= Craig Keilitz =

Craig Keilitz is the Executive Director of the American Baseball Coaches Association. Keilitz was named to his current position on Feb. 17, 2014 and took over as Executive Director on July 1, 2014.

Keilitz previously served as vice president for athletics and athletic director (AD) at High Point University. He was named AD on January 9, 2008 and named Vice President for Athletics on August 21, 2013. He previously worked at Wake Forest University for 13 years and the University of Michigan as the NCAA compliance director.

Since Keilitz has been athletic director, the High Point Panthers added men's and women's lacrosse and completed several athletic facility renovations, including a $2 million upgrade of HPU's Millis Center and installation of Mondo 3NX turf in Vert Stadium.

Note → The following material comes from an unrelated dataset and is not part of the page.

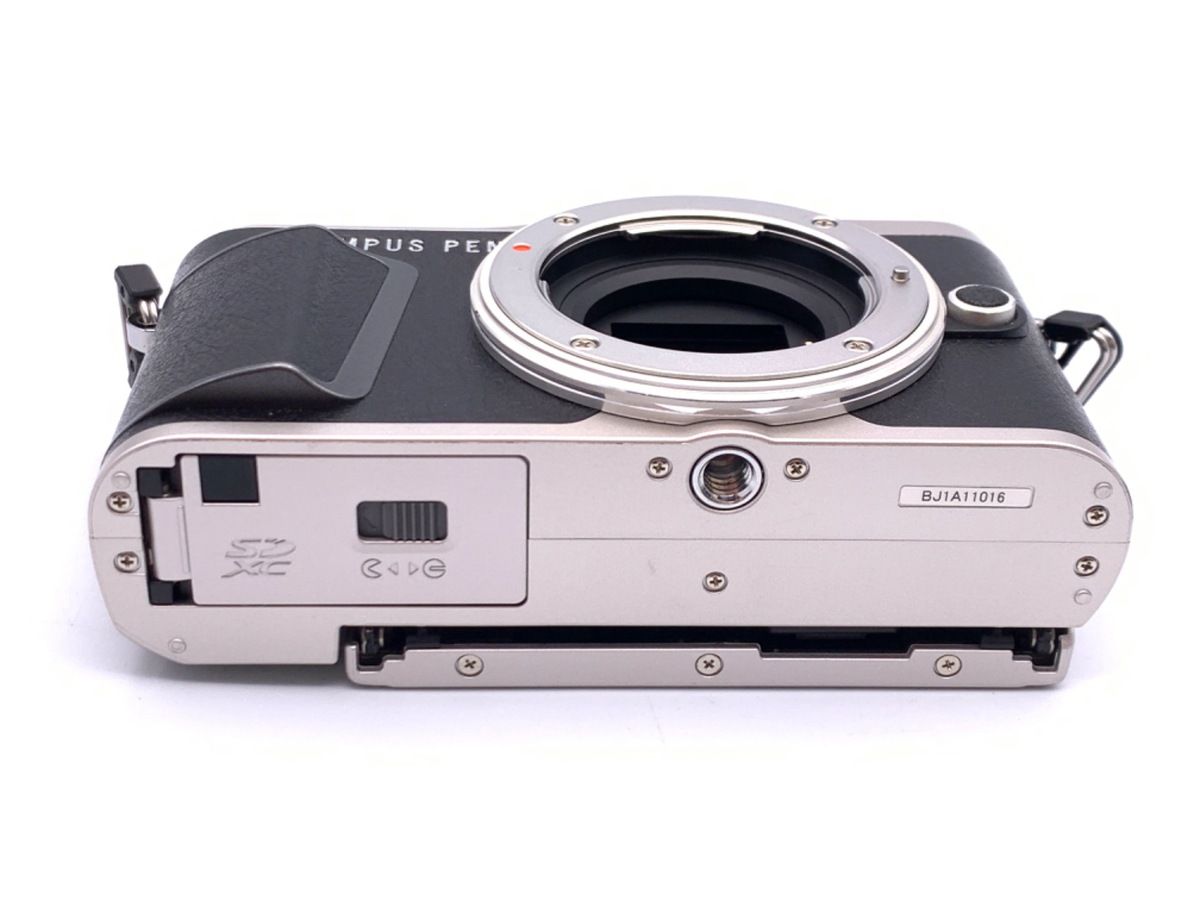 オリンパス PEN E-PL9 ダブルズームキット ブラウン Amazon | OLYMPUS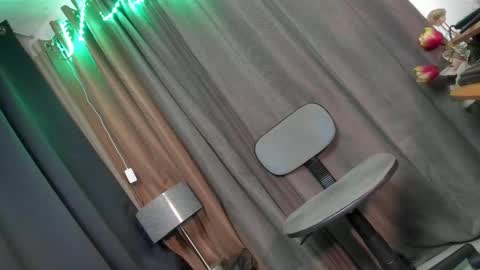 Snapshot of ts_chloexxx chatting on 10, 2, 2025 Chloe online show from 10, 2, 2025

High Point University has broken ground on a new Athletic Performance Center that is set to open in 2014. Planning has been announced for a new basketball arena.

Keilitz was named Executive Director of the American Baseball Coaches Association on Feb. 17, 2014, and will assume that position on July 1, 2014.

Keilitz's father, Dave Keilitz, is former baseball coach and athletic director at Central Michigan University. Dave became Executive Director of the ABCA in 1994 and announced his retirement in 2013, the position Craig Keilitz took in 2014.